Zheng He foi um grande explorador chinês do século XV. Sob seu comando, o império da China chegou a praticamente todos os cantos do mundo. Esta seção é inspirada nele e te convida a explorar ainda mais a China.
Halloween: Covid-19 até nas comemorações de dia das bruxas na China. Teve gente fantasiada de código vermelho e testes de infecção e proibição em balada de Shanghai de fantasias “astronautas” antiCovid-19.
Fantasmas que amam: na toada do Dia das Bruxas, o Sixth Tone resgata o filme de 1987 A Chinese Ghost Story, falando sobre como a obra de Hong Kong é uma adaptação de Nie Xiaoqian, escrita na dinastia Qing. Spoiler: fala sobre amor e fantasmas.

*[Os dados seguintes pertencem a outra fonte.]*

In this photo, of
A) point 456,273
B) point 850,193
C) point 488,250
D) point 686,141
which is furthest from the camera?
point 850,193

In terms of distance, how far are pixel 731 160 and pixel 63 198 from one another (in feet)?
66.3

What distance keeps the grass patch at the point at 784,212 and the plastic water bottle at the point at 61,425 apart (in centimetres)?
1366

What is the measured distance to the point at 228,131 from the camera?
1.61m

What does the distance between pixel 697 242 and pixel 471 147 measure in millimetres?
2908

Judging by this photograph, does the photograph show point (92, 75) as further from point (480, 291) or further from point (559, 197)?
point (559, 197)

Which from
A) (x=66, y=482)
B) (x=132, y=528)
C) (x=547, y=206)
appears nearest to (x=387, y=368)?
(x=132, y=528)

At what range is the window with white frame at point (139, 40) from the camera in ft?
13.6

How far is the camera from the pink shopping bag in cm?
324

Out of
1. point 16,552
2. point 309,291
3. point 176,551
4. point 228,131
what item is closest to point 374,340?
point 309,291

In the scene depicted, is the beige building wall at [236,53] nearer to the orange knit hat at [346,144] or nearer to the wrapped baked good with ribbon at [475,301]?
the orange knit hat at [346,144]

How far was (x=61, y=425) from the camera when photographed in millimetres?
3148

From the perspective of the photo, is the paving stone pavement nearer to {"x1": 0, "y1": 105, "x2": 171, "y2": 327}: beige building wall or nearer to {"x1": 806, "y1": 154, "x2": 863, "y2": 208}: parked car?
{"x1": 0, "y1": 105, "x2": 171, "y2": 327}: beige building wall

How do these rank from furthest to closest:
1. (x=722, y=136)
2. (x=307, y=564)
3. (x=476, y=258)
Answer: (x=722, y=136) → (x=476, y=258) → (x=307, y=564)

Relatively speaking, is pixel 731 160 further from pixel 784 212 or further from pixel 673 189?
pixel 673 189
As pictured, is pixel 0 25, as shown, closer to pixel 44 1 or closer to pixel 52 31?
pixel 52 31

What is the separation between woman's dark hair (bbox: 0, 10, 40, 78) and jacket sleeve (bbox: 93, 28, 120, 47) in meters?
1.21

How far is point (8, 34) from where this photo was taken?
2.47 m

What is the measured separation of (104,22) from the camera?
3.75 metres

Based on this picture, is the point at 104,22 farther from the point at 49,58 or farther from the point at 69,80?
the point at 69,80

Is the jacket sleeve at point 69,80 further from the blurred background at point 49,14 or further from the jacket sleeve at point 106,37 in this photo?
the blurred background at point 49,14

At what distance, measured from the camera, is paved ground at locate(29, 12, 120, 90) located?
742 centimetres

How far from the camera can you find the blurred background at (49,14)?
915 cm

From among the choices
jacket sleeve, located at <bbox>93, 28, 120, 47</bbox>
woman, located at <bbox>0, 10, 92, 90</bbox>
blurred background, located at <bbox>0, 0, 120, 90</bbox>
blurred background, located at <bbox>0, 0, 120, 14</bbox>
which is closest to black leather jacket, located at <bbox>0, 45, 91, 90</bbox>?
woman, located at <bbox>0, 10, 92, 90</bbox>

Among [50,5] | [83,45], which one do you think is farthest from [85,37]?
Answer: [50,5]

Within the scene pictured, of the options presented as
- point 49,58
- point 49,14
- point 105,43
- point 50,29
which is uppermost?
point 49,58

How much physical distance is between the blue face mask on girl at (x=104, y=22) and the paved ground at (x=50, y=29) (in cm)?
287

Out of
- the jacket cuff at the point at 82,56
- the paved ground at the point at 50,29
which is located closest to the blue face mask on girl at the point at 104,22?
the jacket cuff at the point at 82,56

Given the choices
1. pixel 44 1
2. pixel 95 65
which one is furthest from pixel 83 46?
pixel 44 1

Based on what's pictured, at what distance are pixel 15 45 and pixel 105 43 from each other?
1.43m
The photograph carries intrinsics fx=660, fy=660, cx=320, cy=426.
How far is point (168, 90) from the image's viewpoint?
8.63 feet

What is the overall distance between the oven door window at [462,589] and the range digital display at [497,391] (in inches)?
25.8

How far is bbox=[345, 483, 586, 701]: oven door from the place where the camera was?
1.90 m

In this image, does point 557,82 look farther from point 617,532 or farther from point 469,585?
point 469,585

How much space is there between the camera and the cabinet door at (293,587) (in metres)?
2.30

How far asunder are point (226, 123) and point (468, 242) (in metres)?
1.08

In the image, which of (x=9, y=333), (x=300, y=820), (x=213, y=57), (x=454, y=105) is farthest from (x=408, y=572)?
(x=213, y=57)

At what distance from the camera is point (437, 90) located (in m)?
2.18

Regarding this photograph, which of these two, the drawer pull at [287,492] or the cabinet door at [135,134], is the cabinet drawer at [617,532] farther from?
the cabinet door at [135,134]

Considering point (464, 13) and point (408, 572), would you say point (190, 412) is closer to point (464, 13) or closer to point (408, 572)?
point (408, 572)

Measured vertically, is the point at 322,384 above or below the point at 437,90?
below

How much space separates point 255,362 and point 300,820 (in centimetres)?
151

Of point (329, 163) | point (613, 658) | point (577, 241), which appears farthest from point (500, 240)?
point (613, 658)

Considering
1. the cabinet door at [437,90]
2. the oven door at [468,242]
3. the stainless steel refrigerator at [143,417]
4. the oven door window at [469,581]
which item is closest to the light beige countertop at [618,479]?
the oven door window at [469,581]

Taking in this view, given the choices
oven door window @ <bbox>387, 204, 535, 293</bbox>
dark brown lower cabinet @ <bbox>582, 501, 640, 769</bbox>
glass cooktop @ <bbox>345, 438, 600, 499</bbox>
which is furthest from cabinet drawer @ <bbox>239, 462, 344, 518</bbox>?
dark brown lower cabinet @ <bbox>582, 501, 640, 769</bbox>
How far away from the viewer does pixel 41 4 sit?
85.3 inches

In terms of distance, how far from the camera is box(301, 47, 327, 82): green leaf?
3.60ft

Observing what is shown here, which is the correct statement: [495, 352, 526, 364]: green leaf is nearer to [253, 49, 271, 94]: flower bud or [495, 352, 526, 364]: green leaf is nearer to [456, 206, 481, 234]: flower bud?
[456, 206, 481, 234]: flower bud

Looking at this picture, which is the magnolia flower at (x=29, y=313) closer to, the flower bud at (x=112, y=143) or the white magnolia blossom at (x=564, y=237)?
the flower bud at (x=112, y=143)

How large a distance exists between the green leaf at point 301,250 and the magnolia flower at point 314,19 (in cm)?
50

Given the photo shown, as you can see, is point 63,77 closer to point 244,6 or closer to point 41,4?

Tradução: em 1989, logo após os protestos em Tiananmen, Xi Jinping escreveu um texto sobre arte, política e o Estado. A jornalista Eva Dou encontrou a publicação e o ChinaTalk divulgou uma versão para o inglês, com referências a fatos mencionados por Xi. Um deles é a excelente história sobre uma obra da artista Xiao Lu, que chocou a China alguns meses antes das manifestações. Vale passar um cafezinho.
Polêmica: a exposição Sex Stories do artista Ning Wen causou muita controvérsia em Taipei por discutir sexo através de fotos de conteúdo adulto. Entenda o que aconteceu e contemple as obras de Ning nesta matéria da NeoCha.
Para se aprofundar: em março, contamos sobre o projeto “Dados do Leste, Computação do Oeste” (ou Eastern Data, Western Computing), que pretende conectar a China de ponta a ponta através da infraestrutura de dados. Na Cloudology, Zac Haluza aprofunda o tema, explorando um relatório recente do governo.